■ **What to produce**
Transcribe the stretch of the passage on Hockney and Ingres from "In 1985 I attended" through "during Ingres' lifetime.".

■ **Text block**
▼

In 1985 I attended an exhibition in San Antonio, Texas entitled, The Grand Prix de Rome; Paintings from the École des Beaux-Arts 1797-1863. While it was not the purpose of the exhibition and the accompanying catalog to argue for the evidence of artists working from life rather than depending on optical devices, it does serve that purpose in this context. It explains the procedure and experience required for applicants, and plainly reveals the folly of Hockney's claims as they pertain to the standard, universally accepted methods of painting pictures during Ingres' lifetime.
Mr. Hockney provides the side-by-side comparisons of his use of the camera lucida to that of drawings by Ingres.

▲

■ **Given records**
▼

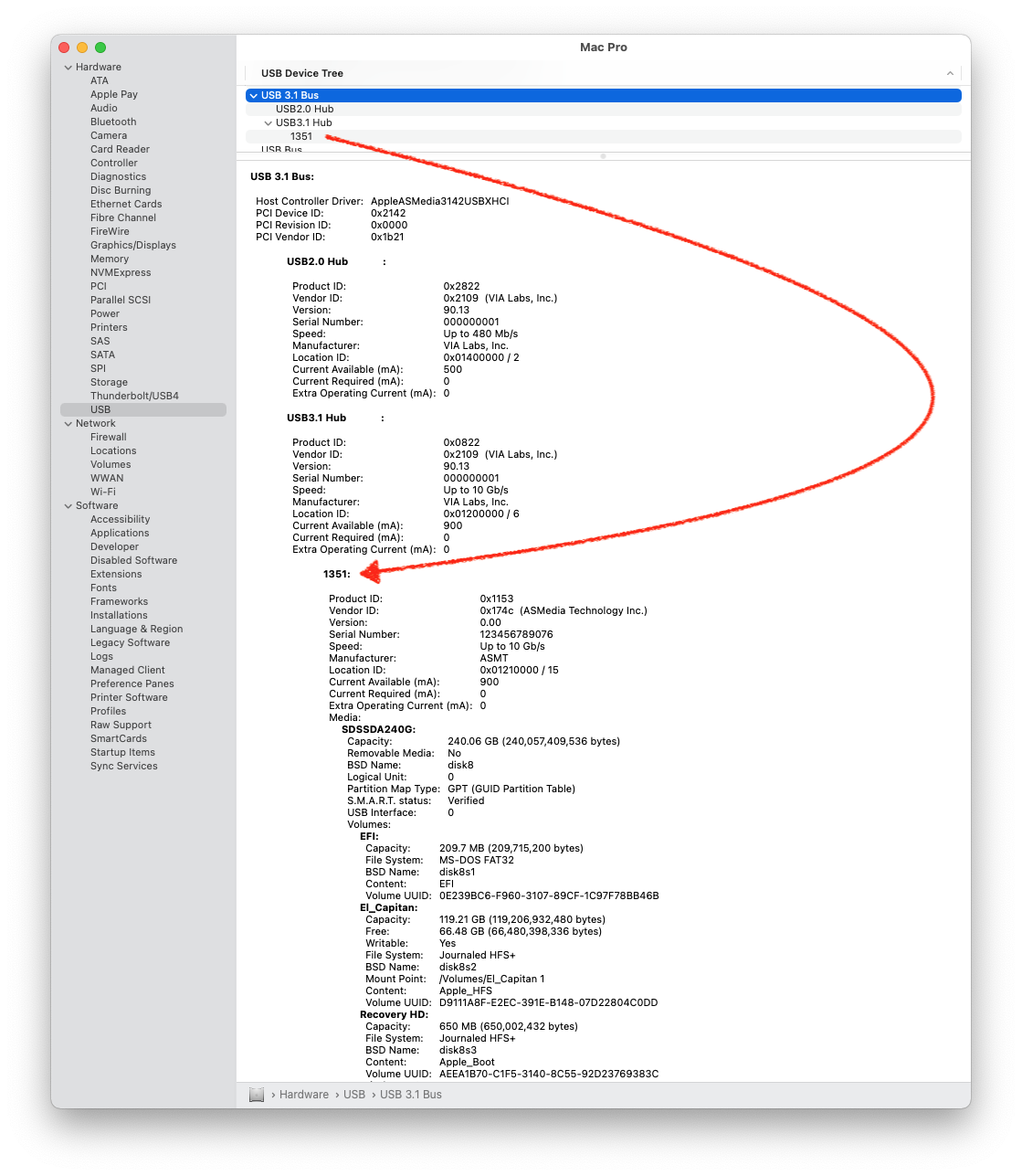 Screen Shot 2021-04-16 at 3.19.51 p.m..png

▲
▼

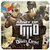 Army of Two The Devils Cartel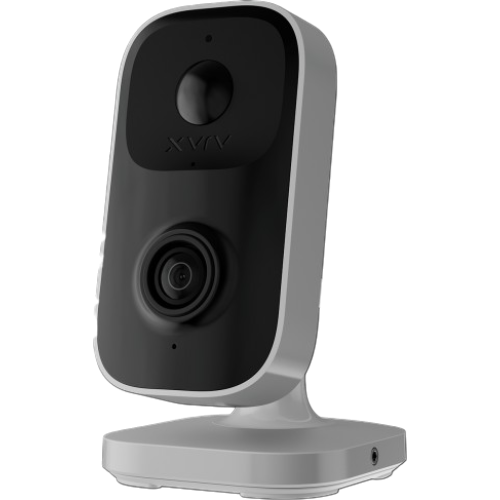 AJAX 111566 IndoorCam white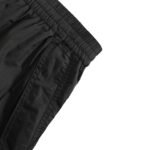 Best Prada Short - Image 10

▲

■ **Result of the exercise**
In 1985 I attended an exhibition in San Antonio, Texas entitled, The Grand Prix de Rome; Paintings from the École des Beaux-Arts 1797-1863. While it was not the purpose of the exhibition and the accompanying catalog to argue for the evidence of artists working from life rather than depending on optical devices, it does serve that purpose in this context. It explains the procedure and experience required for applicants, and plainly reveals the folly of Hockney's claims as they pertain to the standard, universally accepted methods of painting pictures during Ingres' lifetime.